Additionally, a virtual reality system may be configured to anticipate a user's movements, such as to look ahead, in order to capture image data, as well as prepare the image data for display, for a predictive, future line of sight, according to some embodiments. For example, a virtual reality system may be able to determine, based on a user's head and/or eye motion, a predictive line of sight vector along which to capture image data. When the user actually looks in that direction (e.g., the user's actual line of sight approaches the predictive line of sight vector), the system may then display the previously captured (and augmented) view.

 

Additionally, a predictive, foveated virtual reality system may include one or more sensors and/or mechanisms configured to detect, determine and/or track motion. For example, a predictive, foveated virtual reality system may include one or more gaze tracking modules configured to detect, determine and/or track eye motion for a user of the system.
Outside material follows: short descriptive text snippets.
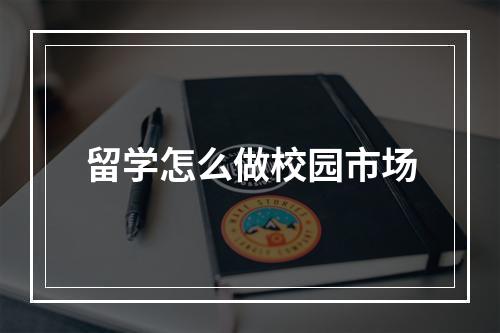 留学怎么做校园市场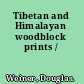 Tibetan and Himalayan woodblock prints /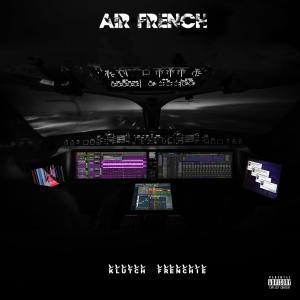 klutchfrenchie的專輯Air French (Explicit)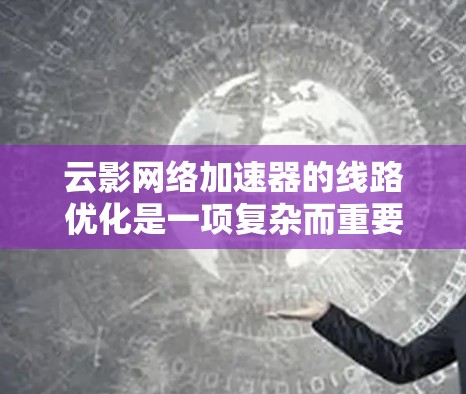 云影网络加速器的线路优化是一项复杂而重要的任务,旨在在云环境中最大化数据传输效率。以下是对这一优化过程的详细分步解释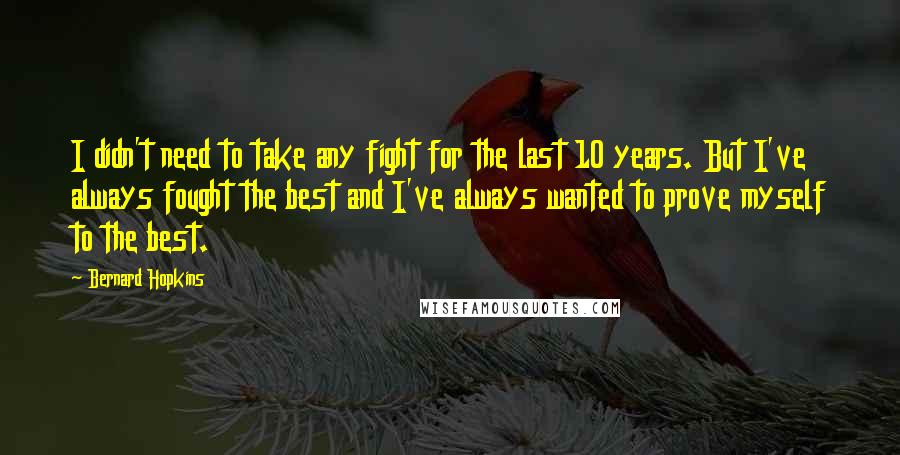 Bernard Hopkins Quotes: I didn't need to take any fight for the last 10 years. But I've always fought the best and I've always wanted to prove myself to the best.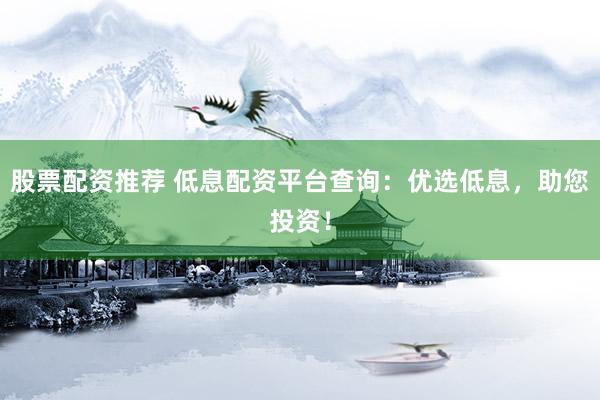 股票配资推荐 低息配资平台查询：优选低息，助您投资！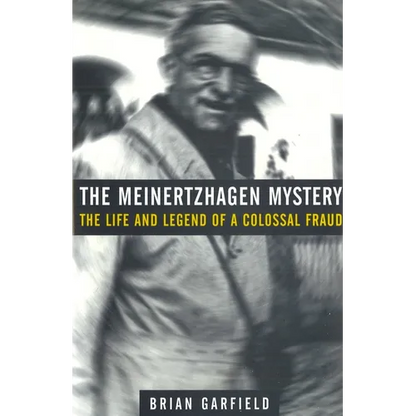 The Meinertzhagen Mystery: The Life and Legend of a Colossal Fraud - Paperback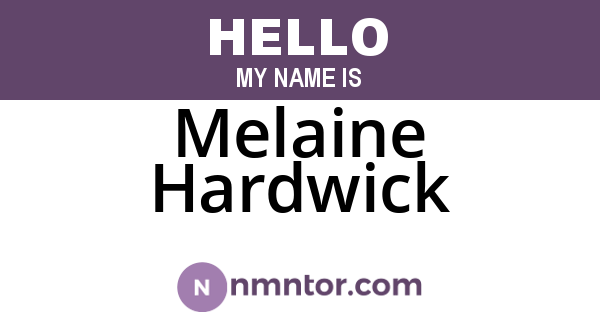 Melaine Hardwick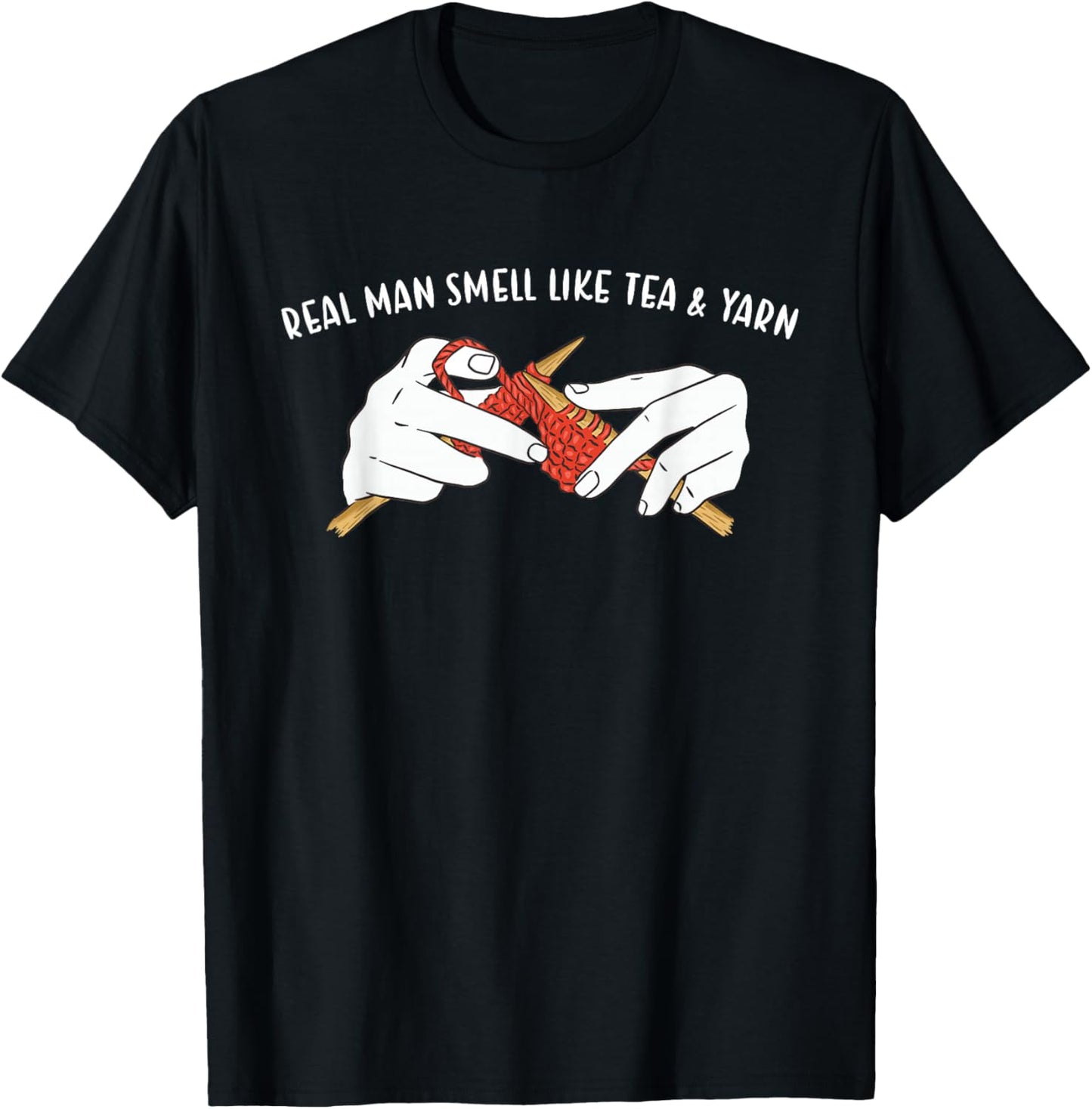Real Men Smell Like Tea & Yarn Knitting Yarn Supply | Top Rated | High CTR Title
Similarly, a predictive, foveated virtual reality system may include one or more accelerometers, gyroscopes, and/or other components, configured to detect, determine and/or track general motion of the system and/or of a user's head while wearing/using the system.

 

Apple's patent FIG. 1 presented below is a logical diagram illustrating part of a system configured to implement a Predictive, Foveated Virtual Reality System; FIG. 2 is a flowchart illustrating one embodiment of a method for implementing a Predictive, Foveated Virtual reality system.

 

2 - figs 1 & 2 mixed reality headset

Apple's patent FIG. 3 below is a logical diagram illustrating one embodiment of Predictive, Foveated Virtual Reality System configured to capture image data corresponding to user's line of sight.

 

3 - mixed reality headset figs 3  10 & 11

Apple's patent FIGS. 10 and 11 are logical diagrams illustrating embodiments of a camera configured to capture image data over a range of view angles.

 

Apple's patent application # 20180081178 was filed back in Q3 2017. Considering that this is a patent application, the timing of such a product to market is unknown at this time.